Another program comes on the TV. He reads the words, mutters them out loud, “‘Special Report.’ Hmm. Hmmm. This is . . .”

Click.
This is . . .

Click.

A WPLT Special Report.

This is important. I should listen.

A man the Digger recognizes comes on the air. He’s seen pictures of this man. It’s . . .

Washington D.C. Mayor Gerald D. Kennedy.
That’s what it says on the screen.

The mayor’s talking and the Digger listens.

“My fellow citizens, good afternoon. As you all know by now, a terrible crime was committed this morning in the Dupont Circle Metro station and a number of people tragically lost their lives. At this time the killer or killers are still at large. But I want to reassure you that our
police force and the federal authorities are doing everything in their power to make sure there will be no recurrence of this incident.

“To the persons responsible for this carnage, I am asking you from my heart, please, please, contact me. We need to reestablish communication so that we can continue our dialog. On this, the last night of the year, let’s put the violence behind us and work together so that there’ll be no more deaths or injuries. We can—”

Boring . . .

The Digger shuts the TV off. He likes commercials for dog food with cute puppies much better. Car commercials too.
Ohhhhhh, everyday people . . .
The Digger calls his voice mail and punches in the code, one-two-two-five. The date of Christmas.

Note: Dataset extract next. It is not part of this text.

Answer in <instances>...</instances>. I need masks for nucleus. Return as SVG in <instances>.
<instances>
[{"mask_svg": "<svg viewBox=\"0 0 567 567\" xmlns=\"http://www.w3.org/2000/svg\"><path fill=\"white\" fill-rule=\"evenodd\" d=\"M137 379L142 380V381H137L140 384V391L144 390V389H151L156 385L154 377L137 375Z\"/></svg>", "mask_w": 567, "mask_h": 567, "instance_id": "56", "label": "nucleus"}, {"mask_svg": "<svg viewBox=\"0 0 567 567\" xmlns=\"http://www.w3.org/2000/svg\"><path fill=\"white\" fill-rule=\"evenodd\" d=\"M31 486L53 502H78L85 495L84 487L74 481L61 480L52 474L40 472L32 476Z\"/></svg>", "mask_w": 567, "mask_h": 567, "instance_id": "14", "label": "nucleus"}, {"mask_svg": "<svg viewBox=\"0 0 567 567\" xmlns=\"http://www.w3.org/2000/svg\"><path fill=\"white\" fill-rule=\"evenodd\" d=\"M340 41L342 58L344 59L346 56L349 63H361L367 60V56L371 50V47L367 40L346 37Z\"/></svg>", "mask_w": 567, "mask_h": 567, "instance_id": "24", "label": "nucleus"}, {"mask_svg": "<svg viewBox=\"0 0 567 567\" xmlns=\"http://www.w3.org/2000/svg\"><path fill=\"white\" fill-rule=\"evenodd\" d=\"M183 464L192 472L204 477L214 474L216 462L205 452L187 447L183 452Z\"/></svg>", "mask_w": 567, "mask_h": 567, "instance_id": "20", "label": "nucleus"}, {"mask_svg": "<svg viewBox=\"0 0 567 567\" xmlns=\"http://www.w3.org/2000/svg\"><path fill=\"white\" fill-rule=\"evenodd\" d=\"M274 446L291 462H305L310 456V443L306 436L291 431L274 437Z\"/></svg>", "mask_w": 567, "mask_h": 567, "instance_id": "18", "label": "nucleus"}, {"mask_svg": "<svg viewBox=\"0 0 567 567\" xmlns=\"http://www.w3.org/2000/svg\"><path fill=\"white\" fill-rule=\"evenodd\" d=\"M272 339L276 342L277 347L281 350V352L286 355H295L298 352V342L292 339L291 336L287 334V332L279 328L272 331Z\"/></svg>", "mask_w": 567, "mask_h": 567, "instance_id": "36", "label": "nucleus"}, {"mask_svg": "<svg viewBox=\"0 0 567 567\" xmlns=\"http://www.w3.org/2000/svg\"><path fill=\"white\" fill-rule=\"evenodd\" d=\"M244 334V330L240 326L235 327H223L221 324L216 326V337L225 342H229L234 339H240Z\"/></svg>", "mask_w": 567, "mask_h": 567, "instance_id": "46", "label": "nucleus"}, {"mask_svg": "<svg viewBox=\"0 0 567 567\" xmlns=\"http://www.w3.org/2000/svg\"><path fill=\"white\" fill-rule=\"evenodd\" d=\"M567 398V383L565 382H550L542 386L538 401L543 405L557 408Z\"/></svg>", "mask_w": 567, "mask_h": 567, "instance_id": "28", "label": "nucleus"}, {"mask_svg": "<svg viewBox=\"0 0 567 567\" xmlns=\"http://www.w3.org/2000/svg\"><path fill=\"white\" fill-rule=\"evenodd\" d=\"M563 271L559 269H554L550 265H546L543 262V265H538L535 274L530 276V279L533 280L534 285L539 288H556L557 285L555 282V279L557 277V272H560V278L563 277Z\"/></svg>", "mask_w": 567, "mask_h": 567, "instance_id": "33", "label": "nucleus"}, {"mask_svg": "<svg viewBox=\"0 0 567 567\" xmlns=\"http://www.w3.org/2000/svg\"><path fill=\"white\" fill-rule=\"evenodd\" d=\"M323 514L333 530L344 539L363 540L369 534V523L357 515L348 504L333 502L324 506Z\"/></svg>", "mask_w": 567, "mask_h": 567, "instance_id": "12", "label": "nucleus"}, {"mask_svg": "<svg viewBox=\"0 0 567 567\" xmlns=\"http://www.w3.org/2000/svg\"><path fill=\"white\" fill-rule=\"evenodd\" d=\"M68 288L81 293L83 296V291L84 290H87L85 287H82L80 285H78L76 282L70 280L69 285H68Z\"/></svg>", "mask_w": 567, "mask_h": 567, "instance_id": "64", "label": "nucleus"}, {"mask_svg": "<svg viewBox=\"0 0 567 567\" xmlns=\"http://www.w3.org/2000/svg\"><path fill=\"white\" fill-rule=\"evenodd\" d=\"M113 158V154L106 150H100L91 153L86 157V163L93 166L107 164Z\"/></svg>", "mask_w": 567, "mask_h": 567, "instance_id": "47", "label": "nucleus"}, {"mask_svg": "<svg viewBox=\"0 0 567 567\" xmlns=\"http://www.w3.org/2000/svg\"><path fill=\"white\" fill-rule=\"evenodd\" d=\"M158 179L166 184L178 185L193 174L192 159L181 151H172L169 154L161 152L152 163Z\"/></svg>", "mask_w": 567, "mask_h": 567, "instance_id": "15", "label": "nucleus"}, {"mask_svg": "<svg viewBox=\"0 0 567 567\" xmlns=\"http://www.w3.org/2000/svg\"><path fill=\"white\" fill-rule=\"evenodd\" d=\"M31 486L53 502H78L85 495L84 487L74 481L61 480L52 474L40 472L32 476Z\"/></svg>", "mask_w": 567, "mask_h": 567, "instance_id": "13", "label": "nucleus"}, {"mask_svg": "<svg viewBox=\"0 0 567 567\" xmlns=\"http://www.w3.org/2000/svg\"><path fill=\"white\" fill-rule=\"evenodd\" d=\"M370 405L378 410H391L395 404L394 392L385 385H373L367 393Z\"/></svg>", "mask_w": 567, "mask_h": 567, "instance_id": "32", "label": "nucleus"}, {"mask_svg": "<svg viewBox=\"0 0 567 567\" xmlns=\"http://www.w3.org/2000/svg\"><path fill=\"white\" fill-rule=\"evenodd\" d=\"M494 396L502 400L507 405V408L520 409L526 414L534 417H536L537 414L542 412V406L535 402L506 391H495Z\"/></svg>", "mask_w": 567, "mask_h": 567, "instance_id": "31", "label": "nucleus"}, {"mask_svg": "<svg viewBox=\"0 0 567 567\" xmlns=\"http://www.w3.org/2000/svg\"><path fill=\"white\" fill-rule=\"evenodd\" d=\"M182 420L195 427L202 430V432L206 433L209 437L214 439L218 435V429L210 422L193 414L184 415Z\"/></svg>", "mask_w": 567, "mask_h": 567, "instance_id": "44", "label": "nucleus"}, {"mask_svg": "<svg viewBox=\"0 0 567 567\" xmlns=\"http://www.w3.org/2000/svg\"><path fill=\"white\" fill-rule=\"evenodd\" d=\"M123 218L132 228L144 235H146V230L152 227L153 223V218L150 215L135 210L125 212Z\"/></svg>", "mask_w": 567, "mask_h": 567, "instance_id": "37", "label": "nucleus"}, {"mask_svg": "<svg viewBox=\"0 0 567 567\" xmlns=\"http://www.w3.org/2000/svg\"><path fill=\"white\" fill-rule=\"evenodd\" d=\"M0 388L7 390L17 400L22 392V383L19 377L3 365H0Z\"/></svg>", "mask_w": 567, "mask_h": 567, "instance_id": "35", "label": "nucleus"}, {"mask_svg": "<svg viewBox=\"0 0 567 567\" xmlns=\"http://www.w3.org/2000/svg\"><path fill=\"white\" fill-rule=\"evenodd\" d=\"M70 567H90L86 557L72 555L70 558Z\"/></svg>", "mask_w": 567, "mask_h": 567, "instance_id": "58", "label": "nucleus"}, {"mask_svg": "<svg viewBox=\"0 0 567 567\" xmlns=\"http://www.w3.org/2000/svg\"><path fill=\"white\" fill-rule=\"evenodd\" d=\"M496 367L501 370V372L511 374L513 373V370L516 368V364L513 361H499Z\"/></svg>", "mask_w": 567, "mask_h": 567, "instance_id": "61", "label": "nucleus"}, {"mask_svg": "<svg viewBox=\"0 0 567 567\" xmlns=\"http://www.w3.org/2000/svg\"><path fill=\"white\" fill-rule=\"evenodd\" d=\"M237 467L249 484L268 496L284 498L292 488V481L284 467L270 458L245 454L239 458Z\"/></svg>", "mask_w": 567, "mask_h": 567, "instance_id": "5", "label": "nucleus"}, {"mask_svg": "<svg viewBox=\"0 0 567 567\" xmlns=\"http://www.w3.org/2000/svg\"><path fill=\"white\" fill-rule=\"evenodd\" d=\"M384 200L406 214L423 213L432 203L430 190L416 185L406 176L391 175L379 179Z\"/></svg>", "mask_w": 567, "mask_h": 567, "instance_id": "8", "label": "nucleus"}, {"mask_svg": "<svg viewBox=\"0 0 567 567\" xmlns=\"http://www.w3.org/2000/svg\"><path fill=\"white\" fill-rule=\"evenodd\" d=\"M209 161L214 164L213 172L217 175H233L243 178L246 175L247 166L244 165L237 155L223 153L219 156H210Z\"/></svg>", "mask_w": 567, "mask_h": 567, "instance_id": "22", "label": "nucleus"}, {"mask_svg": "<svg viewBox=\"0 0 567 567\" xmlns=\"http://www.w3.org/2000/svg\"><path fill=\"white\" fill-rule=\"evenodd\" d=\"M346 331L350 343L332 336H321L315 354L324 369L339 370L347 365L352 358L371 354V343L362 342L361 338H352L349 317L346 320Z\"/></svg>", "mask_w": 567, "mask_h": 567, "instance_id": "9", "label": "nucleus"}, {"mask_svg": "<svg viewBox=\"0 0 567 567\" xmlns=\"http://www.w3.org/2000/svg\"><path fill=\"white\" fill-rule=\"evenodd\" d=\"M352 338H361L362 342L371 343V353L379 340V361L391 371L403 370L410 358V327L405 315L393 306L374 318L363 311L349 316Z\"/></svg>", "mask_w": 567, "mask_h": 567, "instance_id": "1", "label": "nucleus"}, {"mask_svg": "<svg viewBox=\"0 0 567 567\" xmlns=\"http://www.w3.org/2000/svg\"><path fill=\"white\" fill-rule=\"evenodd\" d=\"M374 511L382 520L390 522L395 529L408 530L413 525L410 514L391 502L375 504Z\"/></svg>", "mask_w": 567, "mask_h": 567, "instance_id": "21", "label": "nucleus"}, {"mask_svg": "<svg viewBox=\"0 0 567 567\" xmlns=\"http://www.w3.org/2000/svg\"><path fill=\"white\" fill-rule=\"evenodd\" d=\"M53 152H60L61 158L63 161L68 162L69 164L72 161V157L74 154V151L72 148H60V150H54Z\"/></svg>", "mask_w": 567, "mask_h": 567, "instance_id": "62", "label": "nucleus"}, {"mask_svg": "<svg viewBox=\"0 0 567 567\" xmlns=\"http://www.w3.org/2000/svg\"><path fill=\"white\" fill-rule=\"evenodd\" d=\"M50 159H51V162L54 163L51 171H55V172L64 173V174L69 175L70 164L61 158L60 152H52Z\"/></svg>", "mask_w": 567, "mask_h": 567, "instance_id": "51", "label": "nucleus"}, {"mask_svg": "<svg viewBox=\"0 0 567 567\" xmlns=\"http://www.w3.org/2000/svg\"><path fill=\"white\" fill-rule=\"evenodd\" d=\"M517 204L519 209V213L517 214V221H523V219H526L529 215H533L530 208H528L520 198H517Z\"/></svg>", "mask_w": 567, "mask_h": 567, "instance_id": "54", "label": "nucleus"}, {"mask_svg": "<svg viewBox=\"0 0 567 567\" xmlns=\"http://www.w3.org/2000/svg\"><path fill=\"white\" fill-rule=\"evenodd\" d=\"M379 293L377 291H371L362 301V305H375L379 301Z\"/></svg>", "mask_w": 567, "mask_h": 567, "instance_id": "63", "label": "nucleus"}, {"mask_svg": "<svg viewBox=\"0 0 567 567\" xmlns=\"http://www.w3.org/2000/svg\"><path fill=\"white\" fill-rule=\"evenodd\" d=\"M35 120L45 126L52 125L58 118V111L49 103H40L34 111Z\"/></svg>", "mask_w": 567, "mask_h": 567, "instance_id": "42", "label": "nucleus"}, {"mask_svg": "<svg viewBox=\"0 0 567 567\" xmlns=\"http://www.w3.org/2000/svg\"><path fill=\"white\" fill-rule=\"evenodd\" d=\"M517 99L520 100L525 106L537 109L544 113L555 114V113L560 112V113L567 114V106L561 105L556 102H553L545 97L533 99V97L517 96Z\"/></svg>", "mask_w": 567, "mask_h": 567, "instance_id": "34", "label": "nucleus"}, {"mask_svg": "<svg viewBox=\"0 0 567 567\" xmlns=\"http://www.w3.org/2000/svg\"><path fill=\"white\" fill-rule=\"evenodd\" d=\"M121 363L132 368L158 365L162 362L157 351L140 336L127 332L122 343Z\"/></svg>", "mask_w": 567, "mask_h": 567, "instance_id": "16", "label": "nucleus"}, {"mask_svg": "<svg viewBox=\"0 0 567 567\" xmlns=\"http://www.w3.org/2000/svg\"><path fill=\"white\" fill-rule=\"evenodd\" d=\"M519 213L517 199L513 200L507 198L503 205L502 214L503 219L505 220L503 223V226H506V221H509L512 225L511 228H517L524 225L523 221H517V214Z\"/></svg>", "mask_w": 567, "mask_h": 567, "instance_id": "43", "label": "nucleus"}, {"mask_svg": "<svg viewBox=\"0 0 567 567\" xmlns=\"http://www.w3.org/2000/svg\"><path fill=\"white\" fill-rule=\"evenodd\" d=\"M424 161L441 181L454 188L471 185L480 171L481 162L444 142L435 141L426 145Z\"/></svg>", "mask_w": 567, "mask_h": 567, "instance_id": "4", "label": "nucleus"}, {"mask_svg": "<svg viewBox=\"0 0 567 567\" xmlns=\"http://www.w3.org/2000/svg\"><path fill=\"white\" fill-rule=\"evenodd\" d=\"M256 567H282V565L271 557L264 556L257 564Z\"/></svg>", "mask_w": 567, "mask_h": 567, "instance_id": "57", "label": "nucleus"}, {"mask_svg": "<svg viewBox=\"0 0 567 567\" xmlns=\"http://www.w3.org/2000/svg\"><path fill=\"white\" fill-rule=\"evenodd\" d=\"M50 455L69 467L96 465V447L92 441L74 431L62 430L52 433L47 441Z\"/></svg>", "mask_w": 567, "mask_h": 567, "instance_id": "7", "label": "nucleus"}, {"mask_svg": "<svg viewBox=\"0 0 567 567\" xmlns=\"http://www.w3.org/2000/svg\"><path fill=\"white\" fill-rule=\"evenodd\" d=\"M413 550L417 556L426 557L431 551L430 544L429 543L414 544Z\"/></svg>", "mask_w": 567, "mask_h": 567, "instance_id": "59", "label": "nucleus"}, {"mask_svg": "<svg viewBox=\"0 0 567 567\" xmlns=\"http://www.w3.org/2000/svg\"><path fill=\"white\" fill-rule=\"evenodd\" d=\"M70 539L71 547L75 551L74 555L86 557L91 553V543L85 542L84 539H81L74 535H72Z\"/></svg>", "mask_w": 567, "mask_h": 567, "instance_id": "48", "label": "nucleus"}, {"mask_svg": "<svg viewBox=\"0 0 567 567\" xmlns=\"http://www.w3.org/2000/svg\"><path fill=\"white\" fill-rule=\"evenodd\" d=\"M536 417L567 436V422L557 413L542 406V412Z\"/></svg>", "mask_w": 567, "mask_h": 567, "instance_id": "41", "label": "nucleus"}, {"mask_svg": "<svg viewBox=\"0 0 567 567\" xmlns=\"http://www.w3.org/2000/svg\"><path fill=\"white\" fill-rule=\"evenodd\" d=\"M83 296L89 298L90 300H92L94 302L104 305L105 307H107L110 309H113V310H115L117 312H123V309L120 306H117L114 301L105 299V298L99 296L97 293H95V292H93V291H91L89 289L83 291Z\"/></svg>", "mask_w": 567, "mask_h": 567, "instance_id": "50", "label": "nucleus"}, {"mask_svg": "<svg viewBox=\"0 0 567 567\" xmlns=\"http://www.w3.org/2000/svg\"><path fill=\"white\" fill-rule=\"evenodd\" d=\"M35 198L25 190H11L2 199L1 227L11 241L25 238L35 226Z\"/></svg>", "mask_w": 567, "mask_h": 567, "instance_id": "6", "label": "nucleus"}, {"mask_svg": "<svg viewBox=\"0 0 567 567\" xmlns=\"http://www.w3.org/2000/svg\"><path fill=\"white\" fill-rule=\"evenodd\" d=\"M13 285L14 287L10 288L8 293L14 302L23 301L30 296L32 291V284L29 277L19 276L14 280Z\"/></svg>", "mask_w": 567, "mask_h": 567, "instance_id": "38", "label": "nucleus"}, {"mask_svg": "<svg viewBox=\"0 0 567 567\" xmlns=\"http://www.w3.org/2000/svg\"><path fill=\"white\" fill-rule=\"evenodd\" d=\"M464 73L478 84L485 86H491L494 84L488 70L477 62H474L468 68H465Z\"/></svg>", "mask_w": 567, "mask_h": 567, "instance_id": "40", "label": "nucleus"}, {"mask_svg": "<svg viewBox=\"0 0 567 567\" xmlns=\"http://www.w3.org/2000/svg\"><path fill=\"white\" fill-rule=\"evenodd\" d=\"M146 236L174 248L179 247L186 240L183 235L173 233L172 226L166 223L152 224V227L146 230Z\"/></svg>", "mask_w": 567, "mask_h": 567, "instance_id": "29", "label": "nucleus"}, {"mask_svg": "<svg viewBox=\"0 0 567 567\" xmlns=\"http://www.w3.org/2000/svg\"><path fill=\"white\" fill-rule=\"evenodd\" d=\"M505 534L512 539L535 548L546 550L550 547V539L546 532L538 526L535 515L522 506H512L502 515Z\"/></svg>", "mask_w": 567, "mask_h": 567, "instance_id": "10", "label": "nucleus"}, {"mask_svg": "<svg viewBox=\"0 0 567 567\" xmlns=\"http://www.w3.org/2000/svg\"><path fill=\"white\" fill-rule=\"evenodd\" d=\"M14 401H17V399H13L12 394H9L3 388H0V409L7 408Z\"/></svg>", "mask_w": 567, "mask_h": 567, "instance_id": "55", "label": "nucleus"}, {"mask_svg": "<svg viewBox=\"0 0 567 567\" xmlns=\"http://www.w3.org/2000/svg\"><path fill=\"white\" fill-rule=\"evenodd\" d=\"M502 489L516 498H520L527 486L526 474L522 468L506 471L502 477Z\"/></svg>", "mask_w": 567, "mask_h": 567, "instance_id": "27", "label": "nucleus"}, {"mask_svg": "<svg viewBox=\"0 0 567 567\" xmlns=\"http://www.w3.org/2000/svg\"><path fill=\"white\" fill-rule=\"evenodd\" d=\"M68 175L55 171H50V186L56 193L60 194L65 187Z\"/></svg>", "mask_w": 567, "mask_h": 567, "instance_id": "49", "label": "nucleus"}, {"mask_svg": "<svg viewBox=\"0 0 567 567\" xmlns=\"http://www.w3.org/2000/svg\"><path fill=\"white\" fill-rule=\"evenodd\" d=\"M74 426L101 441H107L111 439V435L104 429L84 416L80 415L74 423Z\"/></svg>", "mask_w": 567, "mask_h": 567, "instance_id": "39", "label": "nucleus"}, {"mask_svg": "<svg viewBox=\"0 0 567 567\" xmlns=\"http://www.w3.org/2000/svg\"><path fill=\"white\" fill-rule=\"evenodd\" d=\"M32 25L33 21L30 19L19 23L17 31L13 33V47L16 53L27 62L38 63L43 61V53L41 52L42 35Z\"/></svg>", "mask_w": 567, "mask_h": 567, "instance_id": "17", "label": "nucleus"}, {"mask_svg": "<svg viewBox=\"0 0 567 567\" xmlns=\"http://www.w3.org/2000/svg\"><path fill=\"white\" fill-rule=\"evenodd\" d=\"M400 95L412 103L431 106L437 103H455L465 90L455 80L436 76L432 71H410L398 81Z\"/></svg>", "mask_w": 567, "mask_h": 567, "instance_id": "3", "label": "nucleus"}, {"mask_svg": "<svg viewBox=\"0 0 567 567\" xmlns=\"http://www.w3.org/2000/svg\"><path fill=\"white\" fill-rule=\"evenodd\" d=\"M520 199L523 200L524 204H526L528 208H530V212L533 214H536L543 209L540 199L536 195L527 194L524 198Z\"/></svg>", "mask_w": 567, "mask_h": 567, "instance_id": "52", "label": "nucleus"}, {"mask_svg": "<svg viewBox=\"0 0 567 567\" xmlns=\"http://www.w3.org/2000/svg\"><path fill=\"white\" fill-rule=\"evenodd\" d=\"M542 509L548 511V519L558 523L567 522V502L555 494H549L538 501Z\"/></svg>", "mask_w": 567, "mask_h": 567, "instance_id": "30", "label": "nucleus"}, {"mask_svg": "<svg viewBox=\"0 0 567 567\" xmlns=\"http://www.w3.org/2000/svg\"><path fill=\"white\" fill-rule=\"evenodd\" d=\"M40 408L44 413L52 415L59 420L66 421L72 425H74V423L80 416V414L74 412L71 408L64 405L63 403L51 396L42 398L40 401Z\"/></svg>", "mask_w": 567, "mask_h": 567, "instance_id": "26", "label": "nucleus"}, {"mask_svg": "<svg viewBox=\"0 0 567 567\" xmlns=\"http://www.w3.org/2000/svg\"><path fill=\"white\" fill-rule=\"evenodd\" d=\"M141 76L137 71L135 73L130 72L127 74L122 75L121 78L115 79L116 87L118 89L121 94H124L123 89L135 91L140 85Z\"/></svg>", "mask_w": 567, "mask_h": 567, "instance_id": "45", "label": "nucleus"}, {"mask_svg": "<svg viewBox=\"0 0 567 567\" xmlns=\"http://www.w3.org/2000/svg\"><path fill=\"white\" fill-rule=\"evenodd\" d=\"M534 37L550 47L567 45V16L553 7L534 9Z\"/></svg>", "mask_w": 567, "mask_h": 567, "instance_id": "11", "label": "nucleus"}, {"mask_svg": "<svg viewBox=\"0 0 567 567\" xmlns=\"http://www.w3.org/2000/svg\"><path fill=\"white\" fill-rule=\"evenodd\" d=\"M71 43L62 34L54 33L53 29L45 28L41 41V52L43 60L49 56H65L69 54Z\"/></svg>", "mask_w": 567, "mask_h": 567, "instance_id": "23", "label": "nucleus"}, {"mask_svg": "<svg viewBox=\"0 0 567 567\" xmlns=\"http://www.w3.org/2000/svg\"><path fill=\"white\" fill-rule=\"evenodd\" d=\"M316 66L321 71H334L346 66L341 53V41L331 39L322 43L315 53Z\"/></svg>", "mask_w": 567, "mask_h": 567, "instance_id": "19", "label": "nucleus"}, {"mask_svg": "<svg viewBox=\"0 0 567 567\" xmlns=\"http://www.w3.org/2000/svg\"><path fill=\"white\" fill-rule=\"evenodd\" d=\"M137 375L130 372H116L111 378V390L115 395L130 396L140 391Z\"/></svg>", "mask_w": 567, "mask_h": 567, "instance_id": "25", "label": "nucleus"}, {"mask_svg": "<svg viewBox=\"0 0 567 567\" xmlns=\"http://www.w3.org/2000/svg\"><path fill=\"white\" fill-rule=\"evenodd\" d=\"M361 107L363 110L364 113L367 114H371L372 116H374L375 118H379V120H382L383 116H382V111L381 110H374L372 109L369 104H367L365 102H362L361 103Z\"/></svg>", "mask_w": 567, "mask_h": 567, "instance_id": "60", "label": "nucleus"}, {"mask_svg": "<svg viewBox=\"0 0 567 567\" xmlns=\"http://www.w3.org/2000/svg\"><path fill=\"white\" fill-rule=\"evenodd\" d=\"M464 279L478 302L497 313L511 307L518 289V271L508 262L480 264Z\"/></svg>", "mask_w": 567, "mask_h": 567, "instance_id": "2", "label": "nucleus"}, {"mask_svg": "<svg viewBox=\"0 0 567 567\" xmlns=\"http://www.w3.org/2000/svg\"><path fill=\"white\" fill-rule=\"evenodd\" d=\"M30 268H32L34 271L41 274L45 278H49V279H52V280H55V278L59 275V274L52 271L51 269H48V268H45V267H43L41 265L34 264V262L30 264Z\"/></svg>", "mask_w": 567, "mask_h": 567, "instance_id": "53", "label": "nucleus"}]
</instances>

The woman, who doesn’t sound like Pamela his wife but does sound like Ruth—before the glass went into her neck, of course—says that he has no new messages.

Which means it’s time for him to do what the man who tells him things told him.

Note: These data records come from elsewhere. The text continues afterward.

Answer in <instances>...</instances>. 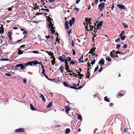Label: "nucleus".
<instances>
[{
    "label": "nucleus",
    "instance_id": "1",
    "mask_svg": "<svg viewBox=\"0 0 134 134\" xmlns=\"http://www.w3.org/2000/svg\"><path fill=\"white\" fill-rule=\"evenodd\" d=\"M52 20V19H50V20L48 21V25L49 28L51 29H50V31L53 33H54L55 32V31L54 30L55 28L53 27V25L52 24V23L51 21V20Z\"/></svg>",
    "mask_w": 134,
    "mask_h": 134
},
{
    "label": "nucleus",
    "instance_id": "2",
    "mask_svg": "<svg viewBox=\"0 0 134 134\" xmlns=\"http://www.w3.org/2000/svg\"><path fill=\"white\" fill-rule=\"evenodd\" d=\"M20 67L21 70H23L26 67V66L25 65V63H20L16 64L15 66V68Z\"/></svg>",
    "mask_w": 134,
    "mask_h": 134
},
{
    "label": "nucleus",
    "instance_id": "3",
    "mask_svg": "<svg viewBox=\"0 0 134 134\" xmlns=\"http://www.w3.org/2000/svg\"><path fill=\"white\" fill-rule=\"evenodd\" d=\"M80 81H78L77 84L76 85L74 83H73L72 85L74 86H71L69 85V88H70L71 89H74L75 90H76V87H75L79 86L80 85Z\"/></svg>",
    "mask_w": 134,
    "mask_h": 134
},
{
    "label": "nucleus",
    "instance_id": "4",
    "mask_svg": "<svg viewBox=\"0 0 134 134\" xmlns=\"http://www.w3.org/2000/svg\"><path fill=\"white\" fill-rule=\"evenodd\" d=\"M94 26H92L90 25V24H87V27H90V30L91 31H92L93 30V28H94V30L96 29V26H97V25H96V24L95 23H94Z\"/></svg>",
    "mask_w": 134,
    "mask_h": 134
},
{
    "label": "nucleus",
    "instance_id": "5",
    "mask_svg": "<svg viewBox=\"0 0 134 134\" xmlns=\"http://www.w3.org/2000/svg\"><path fill=\"white\" fill-rule=\"evenodd\" d=\"M75 20V18L74 17L72 18L71 19L69 20V24L70 26H71L74 23Z\"/></svg>",
    "mask_w": 134,
    "mask_h": 134
},
{
    "label": "nucleus",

If you do what people tell you to do, that’s a good thing. They’ll like you. They’ll stay with you forever.

They’ll love you.

Whatever love is.

Merry Christmas, Pamela, I got this for you . . . And you got something for me! Oh my oh my . . . A present.

Click click.

What a pretty yellow flower in your hand, Pamela. Thank you for my coat. The Digger pulls this overcoat on now, maybe black, maybe blue. He loves his coat.

He carries his soup bowl into the kitchenette and puts it in the sink.

He wonders again why he hasn’t heard from the man
who tells him things. The man told him that he might not call but still the Digger feels a little ping in his mind and he’s sorry he hasn’t heard the man’s voice. Am I sad? Hmmmm. Hmmmm.

He finds his leather gloves and they are very nice gloves, with ribs on the backs of the fingers. The smell makes him think of something in his past though he can’t remember what. He wears latex gloves when he loads the bullets into the clips of his Uzi. But the rubber doesn’t smell good. He wears his leather gloves when he opens doors and touches things that are near where he shoots the gun and watches people fall like leaves in a forest.